(Aim of the task)
Continue the blog entry on the estimate 2n(n + 1)/π from its last sentence.

In my last blog entry, I concluded with the fascinating observation that the same simple formula can be used as an estimate of what - initially - seem as unconnected areas.
Thus as we have seen the formula 2n(n + 1)/π can be used as an estimate of:
1) the accumulated sum of factors of the composite numbers (up to n);
2) the accumulated sum of the (reduced) value of all roots of 1 (up to n).
So once again in the first case, where n for example = 100, we sum up the factors for each composite number (starting with the sum of factors of 4 which = 2 + 4 = 6), and then accumulate the overall sum for all composite numbers up to 100.
In the second case we obtain the individual t roots of 1 for t = 1, 2, 3, 4,.... 100, and then accumulate the total sum of the reduced values of these roots for each value of t.
Once again in this reduced approach the 3 roots of 3 would be expressed as 1, .5 + .866, and .5 + .866 i.e. .5, 1.366 and 1,336 (correct to 3 decimal places) respectively. so we basically just concentrate on number magnitudes in a positive real manner (ignoring both negative and imaginary signs).

(Dataset content)

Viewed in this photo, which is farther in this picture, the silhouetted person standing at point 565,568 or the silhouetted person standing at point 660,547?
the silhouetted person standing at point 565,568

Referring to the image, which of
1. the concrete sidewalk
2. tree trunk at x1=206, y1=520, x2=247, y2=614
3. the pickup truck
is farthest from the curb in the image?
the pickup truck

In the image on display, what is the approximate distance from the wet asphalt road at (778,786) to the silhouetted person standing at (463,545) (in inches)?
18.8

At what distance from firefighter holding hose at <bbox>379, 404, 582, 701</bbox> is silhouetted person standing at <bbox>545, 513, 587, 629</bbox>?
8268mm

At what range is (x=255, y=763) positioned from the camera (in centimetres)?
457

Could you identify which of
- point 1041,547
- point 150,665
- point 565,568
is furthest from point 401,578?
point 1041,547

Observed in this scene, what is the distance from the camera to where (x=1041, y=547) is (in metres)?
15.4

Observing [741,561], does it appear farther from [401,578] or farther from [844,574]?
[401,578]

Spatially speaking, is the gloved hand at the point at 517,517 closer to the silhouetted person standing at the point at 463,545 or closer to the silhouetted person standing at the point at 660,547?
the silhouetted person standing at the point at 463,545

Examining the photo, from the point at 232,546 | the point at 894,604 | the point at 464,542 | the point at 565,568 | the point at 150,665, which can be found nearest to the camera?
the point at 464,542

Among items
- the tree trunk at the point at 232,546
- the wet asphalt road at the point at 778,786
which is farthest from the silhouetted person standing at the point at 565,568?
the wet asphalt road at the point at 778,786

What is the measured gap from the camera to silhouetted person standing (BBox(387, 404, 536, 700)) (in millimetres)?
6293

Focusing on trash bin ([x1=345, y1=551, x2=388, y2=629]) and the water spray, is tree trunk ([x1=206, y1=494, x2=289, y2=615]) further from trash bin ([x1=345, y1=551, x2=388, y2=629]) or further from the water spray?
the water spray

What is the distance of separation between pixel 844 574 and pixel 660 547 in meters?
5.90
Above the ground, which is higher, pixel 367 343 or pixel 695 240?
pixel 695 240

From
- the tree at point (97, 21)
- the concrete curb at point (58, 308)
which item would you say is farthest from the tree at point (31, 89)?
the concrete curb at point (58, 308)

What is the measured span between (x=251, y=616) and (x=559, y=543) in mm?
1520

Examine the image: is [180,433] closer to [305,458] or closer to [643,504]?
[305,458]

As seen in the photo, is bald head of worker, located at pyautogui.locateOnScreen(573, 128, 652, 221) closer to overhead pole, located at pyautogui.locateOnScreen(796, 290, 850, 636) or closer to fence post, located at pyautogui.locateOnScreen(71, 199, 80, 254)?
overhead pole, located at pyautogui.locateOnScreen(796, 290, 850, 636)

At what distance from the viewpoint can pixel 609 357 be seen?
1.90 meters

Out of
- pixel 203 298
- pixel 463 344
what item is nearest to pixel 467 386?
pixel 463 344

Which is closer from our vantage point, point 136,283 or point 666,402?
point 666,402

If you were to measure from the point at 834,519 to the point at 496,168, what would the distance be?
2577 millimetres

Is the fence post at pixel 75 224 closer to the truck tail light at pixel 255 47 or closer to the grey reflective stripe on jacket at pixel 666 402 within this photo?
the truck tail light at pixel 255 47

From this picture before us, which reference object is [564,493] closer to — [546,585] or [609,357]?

(Expected output)
What is surprising here is that the first case of common factors is intimately associated with the Riemann (Zeta 1) zeros. Indeed we showed in earlier blog entries, how a surprisingly accurate estimate of the frequency of these zeros can be obtained through considering the aggregate total of the number of factors involved (up to n).
However the second case of the roots of 1, is intimately associated with the unrecognised (Zeta 2) zeros.
Indeed all the roots of 1 (except the trivial case in all cases where the root = 1) represent the non-trivial zeros (from this Zeta 2 perspective).
What this clearly suggests is that the Zeta 1 and Zeta 2 zeros respectively represent close complementary perspectives of the same underlying reality with respect to the number system.
In other words, in both cases the zeros represent an indirect attempt to provide a numerical measurement of the interdependent nature of the number system.
As we have seen from an isolated analytic perspective, we can indeed attempt to view both the primes and natural numbers in independent terms as number quantities.
However the very nature of the relationship between the primes and natural numbers (which can be viewed from complementary cardinal and ordinal perspectives) entails the qualitative notion of a synchronous form of interdependence that underlies the number system.
Now in direct terms the appreciation of this notion of qualitative interdependence is of a holistic (rather than analytic) nature. However indirectly it can then be represented (from the two related perspectives) in a quantitative manner..
So the zeta zeros (Zeta 1 and Zeta 2) therefore serve as indirect quantitative measurements of the qualitative synchronous nature of the relationship as between the primes and the natural numbers (and the natural numbers and the primes).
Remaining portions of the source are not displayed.